### Drop duplicated from dataframe

In [2]:
# enable pyspark
import findspark
findspark.init()

In [3]:
'''
Scripts instantiates a SparkSession locally with 8 worker threads.
https://www.geeksforgeeks.org/drop-duplicate-rows-in-pyspark-dataframe/
https://sparkbyexamples.com/pyspark/pyspark-distinct-to-drop-duplicates/
'''
appName = "Cleanup duplicate rows"
master = "local[8]"
from pyspark import SparkContext, SparkConf
from pyspark.sql import SparkSession
# Create Spark session
conf = SparkConf().setMaster(master)
spark = SparkSession.builder.config(conf=conf) \
    .enableHiveSupport() \
    .getOrCreate()
# INFO/WARN/DEBUG
# https://kontext.tech/column/spark/457/tutorial-turn-off-info-logs-in-spark
spark.sparkContext.setLogLevel("INFO")

In [5]:
data = [("James", "Sales", 3000), \
    ("Michael", "Sales", 4600), \
    ("Robert", "Sales", 4100), \
    ("Maria", "Finance", 3000), \
    ("James", "Sales", 3000), \
    ("Scott", "Finance", 3300), \
    ("Jen", "Finance", 3900), \
    ("Jeff", "Marketing", 3000), \
    ("Kumar", "Marketing", 2000), \
    ("Saif", "Sales", 4100) \
  ]
columns= ["employee_name", "department", "salary"]
df = spark.createDataFrame(data = data, schema = columns)
df.printSchema()
df.show(truncate=False)
----
- **Actions to take**:
[a] From the duplicate-rows notebook, copy everything from "### Drop duplicated" down to "8 worker threads.".
[b] In the duplicate-rows notebook, what log level is set on the Spark context?

- **Data segment**:
----
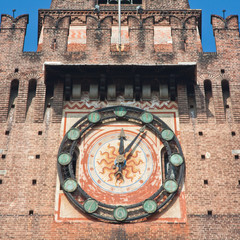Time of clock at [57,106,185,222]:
----
- **Answers provided**:
[a]
### Drop duplicated from dataframe

In [2]:
# enable pyspark
import findspark
findspark.init()

In [3]:
'''
Scripts instantiates a SparkSession locally with 8 worker threads.

[b] INFO